Venture firms are facing a more immediate business risk: the very real possibility that without women investors on staff, they will losing out on promising investment opportunities.

According to a new survey of 265 male and female founders who have taken money from True Ventures, a high percentage said they would not seek funding from a firm without any females in investing roles. An even higher percentage responded that they’d be even more inclined to seek funding from firms that employ more than one female investing partner, says Callaghan.

That message is reaching venture teams. Last month, Founders Fund brought aboard renowned angel investor Cyan Banister as its first woman partner; First Round Capital in February brought aboard Birchbox co-founder Hayley Barna as venture partner. True Ventures has, meanwhile, authorized Amy Errett, the CEO of True-backed hair care company Madison Reed, to write checks on its behalf. True is also bringing on another woman who will be writing checks on behalf of the firm, says Callaghan. (More on this appointment soon.)

Which brings us to our third point: If LPs and VCs want to see robust financial returns over the next decade, more capital will need to be entrusted to women and other currently underrepresented groups who have different networks and a bring a different point of view into the mix. Woodard noted on the panel that black and Latino consumer alone account for $2.5 trillion in annual spending. And study after study (after study) has shown that diverse groups financially outperform more homogeneous ones.

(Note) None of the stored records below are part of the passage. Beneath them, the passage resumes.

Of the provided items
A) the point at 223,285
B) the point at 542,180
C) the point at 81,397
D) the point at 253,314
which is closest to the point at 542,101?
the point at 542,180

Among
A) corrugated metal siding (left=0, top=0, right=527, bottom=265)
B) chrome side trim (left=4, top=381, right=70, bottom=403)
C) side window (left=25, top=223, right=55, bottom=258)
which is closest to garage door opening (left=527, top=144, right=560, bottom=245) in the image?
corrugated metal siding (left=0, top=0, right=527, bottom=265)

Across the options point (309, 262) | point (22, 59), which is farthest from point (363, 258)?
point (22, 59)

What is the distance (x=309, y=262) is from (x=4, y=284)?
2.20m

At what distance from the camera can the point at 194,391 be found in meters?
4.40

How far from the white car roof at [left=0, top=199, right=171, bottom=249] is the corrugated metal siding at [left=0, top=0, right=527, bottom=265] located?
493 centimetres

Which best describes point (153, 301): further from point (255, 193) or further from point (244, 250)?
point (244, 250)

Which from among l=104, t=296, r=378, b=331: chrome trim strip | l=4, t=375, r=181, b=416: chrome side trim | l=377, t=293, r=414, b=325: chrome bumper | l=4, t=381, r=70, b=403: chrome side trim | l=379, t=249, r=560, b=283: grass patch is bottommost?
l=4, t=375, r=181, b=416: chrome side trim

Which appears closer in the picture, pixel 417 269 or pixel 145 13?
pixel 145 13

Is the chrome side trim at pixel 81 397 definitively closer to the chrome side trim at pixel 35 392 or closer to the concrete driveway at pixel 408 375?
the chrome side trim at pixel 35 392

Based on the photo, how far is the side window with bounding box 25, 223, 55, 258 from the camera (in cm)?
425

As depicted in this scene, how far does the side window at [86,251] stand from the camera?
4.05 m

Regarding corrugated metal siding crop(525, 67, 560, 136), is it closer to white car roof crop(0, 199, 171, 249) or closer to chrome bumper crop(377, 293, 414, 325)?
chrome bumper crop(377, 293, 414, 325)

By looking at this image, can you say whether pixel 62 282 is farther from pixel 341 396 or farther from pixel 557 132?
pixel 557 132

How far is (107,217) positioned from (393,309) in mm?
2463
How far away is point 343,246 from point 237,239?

This is why you saw Intel Capital last June create a $125 million fund to back women and other underrepresented entrepreneurs. It’s why Kapor Capital has a mandate to invest in women and minorities. It’s why Andreessen Horowitz, which has exclusively male investment partners, is trying to get the word out to entrepreneurs that it’s interested in underrepresented groups, including by organizing networking events for tech’s black community. (The Information wrote about those efforts earlier this week.)

Said Callaghan on Tuesday night, “This little press leak of [Andreessen Horowitz] whispering [to the media about its efforts to court diverse talent], we’re all thinking like that. The leaders in our industry see this as a huge opportunity, and we’re all moving quickly to address it.

“This” — bias– “will turn,” he told the crowd of largely founders and VCs, explaining to those gathered the ways he has seen and capitalized on similar biases in the past.

The biggest beneficiaries will be those who exploit it and soon. Said Callaghan, seemingly to those who might be thinking of raising a fund: “Don’t wait. Do it now. Move fast.”